◆ **Given data**
========================================

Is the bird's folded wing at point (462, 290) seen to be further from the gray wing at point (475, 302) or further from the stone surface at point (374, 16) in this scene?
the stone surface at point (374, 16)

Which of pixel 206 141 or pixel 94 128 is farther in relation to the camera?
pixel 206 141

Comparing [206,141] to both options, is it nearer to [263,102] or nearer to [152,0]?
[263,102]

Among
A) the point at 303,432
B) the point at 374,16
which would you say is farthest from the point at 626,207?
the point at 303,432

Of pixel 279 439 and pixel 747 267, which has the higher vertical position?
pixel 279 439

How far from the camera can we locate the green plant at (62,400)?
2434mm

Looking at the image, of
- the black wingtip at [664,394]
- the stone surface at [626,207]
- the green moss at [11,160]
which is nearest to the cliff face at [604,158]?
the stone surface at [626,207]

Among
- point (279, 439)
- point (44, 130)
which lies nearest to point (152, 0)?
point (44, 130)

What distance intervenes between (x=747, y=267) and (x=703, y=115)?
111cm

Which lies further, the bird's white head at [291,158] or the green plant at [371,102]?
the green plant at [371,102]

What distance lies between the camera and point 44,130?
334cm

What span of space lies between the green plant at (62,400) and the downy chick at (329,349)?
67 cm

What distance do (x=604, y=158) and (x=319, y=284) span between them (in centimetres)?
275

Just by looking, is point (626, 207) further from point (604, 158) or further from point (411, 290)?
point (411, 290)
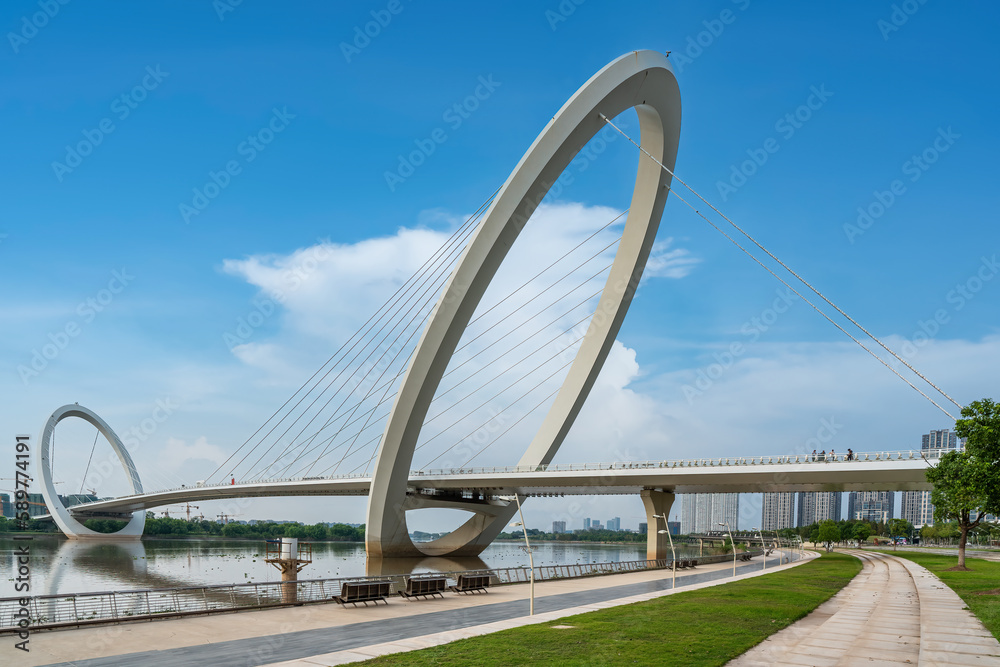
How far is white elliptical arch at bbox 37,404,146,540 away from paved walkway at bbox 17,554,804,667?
6818 cm

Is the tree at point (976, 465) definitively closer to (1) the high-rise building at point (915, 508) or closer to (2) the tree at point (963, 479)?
(2) the tree at point (963, 479)

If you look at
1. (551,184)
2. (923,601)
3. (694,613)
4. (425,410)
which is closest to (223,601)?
(694,613)

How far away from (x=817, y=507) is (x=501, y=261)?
559 ft

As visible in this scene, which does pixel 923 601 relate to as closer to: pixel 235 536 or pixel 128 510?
pixel 128 510

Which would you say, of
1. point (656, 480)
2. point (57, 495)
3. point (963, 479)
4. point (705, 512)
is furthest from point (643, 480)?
point (705, 512)

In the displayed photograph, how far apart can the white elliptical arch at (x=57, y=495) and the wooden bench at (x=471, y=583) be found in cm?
6551

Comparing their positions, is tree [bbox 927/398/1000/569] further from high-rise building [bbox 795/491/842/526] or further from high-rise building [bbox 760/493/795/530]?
high-rise building [bbox 760/493/795/530]

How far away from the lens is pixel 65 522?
70938mm

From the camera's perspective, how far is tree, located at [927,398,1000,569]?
17.3m

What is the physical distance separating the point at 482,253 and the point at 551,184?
4.67m

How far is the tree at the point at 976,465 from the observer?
56.7 feet

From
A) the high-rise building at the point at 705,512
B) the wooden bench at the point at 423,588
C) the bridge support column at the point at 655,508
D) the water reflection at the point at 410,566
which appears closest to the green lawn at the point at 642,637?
the wooden bench at the point at 423,588

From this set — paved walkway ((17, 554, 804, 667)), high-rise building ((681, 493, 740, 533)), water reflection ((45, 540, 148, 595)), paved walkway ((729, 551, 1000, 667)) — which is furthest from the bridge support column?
high-rise building ((681, 493, 740, 533))

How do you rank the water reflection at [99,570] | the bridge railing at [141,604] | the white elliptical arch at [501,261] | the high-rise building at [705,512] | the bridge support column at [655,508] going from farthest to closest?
the high-rise building at [705,512] < the bridge support column at [655,508] < the white elliptical arch at [501,261] < the water reflection at [99,570] < the bridge railing at [141,604]
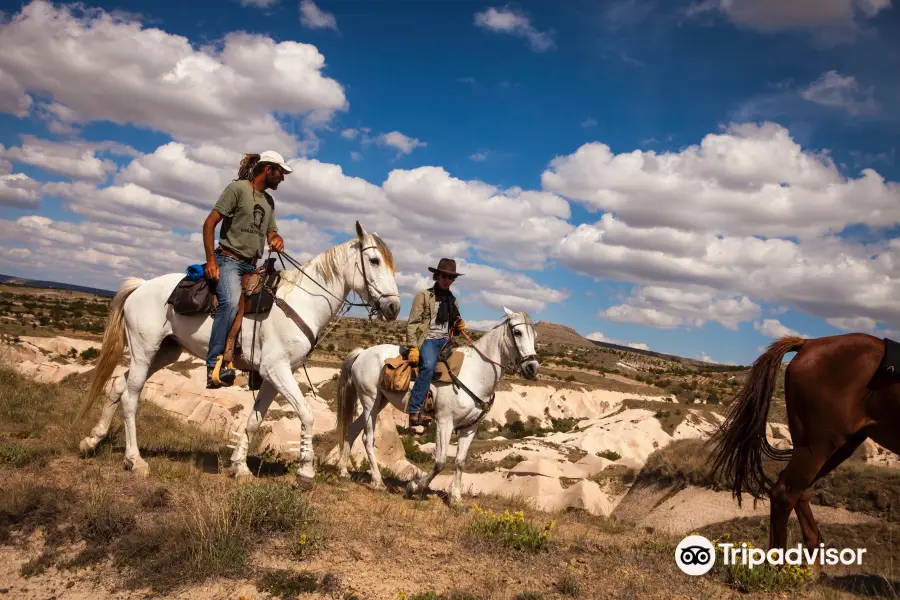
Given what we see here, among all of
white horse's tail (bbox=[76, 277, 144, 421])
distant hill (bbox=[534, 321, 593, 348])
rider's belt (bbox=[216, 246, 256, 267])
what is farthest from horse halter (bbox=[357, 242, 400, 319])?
distant hill (bbox=[534, 321, 593, 348])

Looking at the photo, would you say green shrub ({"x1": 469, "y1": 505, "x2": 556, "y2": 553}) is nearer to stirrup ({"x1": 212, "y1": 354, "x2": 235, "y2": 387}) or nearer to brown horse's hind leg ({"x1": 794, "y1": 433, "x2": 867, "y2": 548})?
brown horse's hind leg ({"x1": 794, "y1": 433, "x2": 867, "y2": 548})

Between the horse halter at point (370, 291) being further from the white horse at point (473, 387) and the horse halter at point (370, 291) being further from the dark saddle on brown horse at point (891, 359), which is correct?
the dark saddle on brown horse at point (891, 359)

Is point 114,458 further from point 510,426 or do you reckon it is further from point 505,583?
point 510,426

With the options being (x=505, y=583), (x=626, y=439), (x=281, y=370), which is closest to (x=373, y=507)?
(x=281, y=370)

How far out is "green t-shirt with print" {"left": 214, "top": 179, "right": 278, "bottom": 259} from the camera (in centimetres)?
716

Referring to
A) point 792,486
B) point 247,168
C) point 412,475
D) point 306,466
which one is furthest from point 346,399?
point 792,486

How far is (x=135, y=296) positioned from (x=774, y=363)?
837cm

========================================

Reproduce every line above word for word, leaving out the pictures.

◆ **Solution to the exercise**
Is the bird's folded wing at point (462, 290) seen to be further from the gray wing at point (475, 302) or further from the stone surface at point (374, 16) in this scene?
the stone surface at point (374, 16)

Which of pixel 206 141 or pixel 94 128 is farther in relation to the camera?
pixel 206 141

Comparing [206,141] to both options, is it nearer to [263,102] or nearer to [152,0]?
[263,102]

Among
A) the point at 303,432
B) the point at 374,16
which would you say is farthest from the point at 626,207?
the point at 303,432

Of pixel 279 439 and pixel 747 267, which has the higher vertical position?
pixel 279 439

How far from the camera can we locate the green plant at (62,400)?
2434mm

Looking at the image, of
- the black wingtip at [664,394]
- the stone surface at [626,207]
- the green moss at [11,160]
which is nearest to the cliff face at [604,158]?
the stone surface at [626,207]

Among
- point (279, 439)
- point (44, 130)
which lies nearest to point (152, 0)?
point (44, 130)

What distance intervenes between (x=747, y=267) and (x=703, y=115)?
111cm

Which lies further, the bird's white head at [291,158] or the green plant at [371,102]?
the green plant at [371,102]

What distance lies between the camera and point 44,130?
334cm

What span of space lies between the green plant at (62,400) and the downy chick at (329,349)?
67 cm

What distance do (x=604, y=158) and (x=319, y=284) span between them (in centimetres)?
275

Just by looking, is point (626, 207) further from point (604, 158) or further from point (411, 290)?
point (411, 290)
How far is white elliptical arch at bbox 37,404,146,540 away from paved walkway at bbox 17,554,804,667?
6818 cm

Is the tree at point (976, 465) definitively closer to (1) the high-rise building at point (915, 508) or closer to (2) the tree at point (963, 479)?
(2) the tree at point (963, 479)

If you look at
1. (551,184)
2. (923,601)
3. (694,613)
4. (425,410)
which is closest to (223,601)?
(694,613)

How far away from (x=817, y=507) is (x=501, y=261)?
559 ft

As visible in this scene, which does pixel 923 601 relate to as closer to: pixel 235 536 or pixel 128 510?
pixel 128 510

Which would you say, of
1. point (656, 480)
2. point (57, 495)
3. point (963, 479)
4. point (705, 512)
is furthest from point (643, 480)?
point (705, 512)

In the displayed photograph, how far apart can the white elliptical arch at (x=57, y=495) and the wooden bench at (x=471, y=583) be found in cm?
6551

Comparing their positions, is tree [bbox 927/398/1000/569] further from high-rise building [bbox 795/491/842/526] or further from high-rise building [bbox 760/493/795/530]?
high-rise building [bbox 760/493/795/530]

How far away from the lens is pixel 65 522?
70938mm

From the camera's perspective, how far is tree, located at [927,398,1000,569]?
17.3m

What is the physical distance separating the point at 482,253 and the point at 551,184?
4.67m

How far is the tree at the point at 976,465 from the observer?
56.7 feet

From
A) the high-rise building at the point at 705,512
B) the wooden bench at the point at 423,588
C) the bridge support column at the point at 655,508
D) the water reflection at the point at 410,566
which appears closest to the green lawn at the point at 642,637?
the wooden bench at the point at 423,588

From this set — paved walkway ((17, 554, 804, 667)), high-rise building ((681, 493, 740, 533)), water reflection ((45, 540, 148, 595)), paved walkway ((729, 551, 1000, 667)) — which is furthest from the bridge support column?
high-rise building ((681, 493, 740, 533))

How do you rank the water reflection at [99,570] | the bridge railing at [141,604] | the white elliptical arch at [501,261] | the high-rise building at [705,512] | the bridge support column at [655,508] going from farthest to closest?
the high-rise building at [705,512] < the bridge support column at [655,508] < the white elliptical arch at [501,261] < the water reflection at [99,570] < the bridge railing at [141,604]
Given what we see here, among all of
white horse's tail (bbox=[76, 277, 144, 421])
distant hill (bbox=[534, 321, 593, 348])
rider's belt (bbox=[216, 246, 256, 267])
what is farthest from horse halter (bbox=[357, 242, 400, 319])?
distant hill (bbox=[534, 321, 593, 348])

Looking at the photo, would you say green shrub ({"x1": 469, "y1": 505, "x2": 556, "y2": 553}) is nearer to stirrup ({"x1": 212, "y1": 354, "x2": 235, "y2": 387}) or nearer to brown horse's hind leg ({"x1": 794, "y1": 433, "x2": 867, "y2": 548})?
brown horse's hind leg ({"x1": 794, "y1": 433, "x2": 867, "y2": 548})

Between the horse halter at point (370, 291) being further from the white horse at point (473, 387) and the horse halter at point (370, 291) being further from the dark saddle on brown horse at point (891, 359), which is correct?
the dark saddle on brown horse at point (891, 359)

Is point 114,458 further from point 510,426 or do you reckon it is further from point 505,583?
point 510,426

With the options being (x=505, y=583), (x=626, y=439), (x=281, y=370), which is closest to (x=373, y=507)?
(x=281, y=370)

How far out is "green t-shirt with print" {"left": 214, "top": 179, "right": 278, "bottom": 259} from the camera (in centimetres)?
716

Referring to
A) point 792,486
B) point 247,168
C) point 412,475
D) point 306,466
which one is furthest from point 346,399?
point 792,486

How far is (x=135, y=296) positioned from (x=774, y=363)?
837cm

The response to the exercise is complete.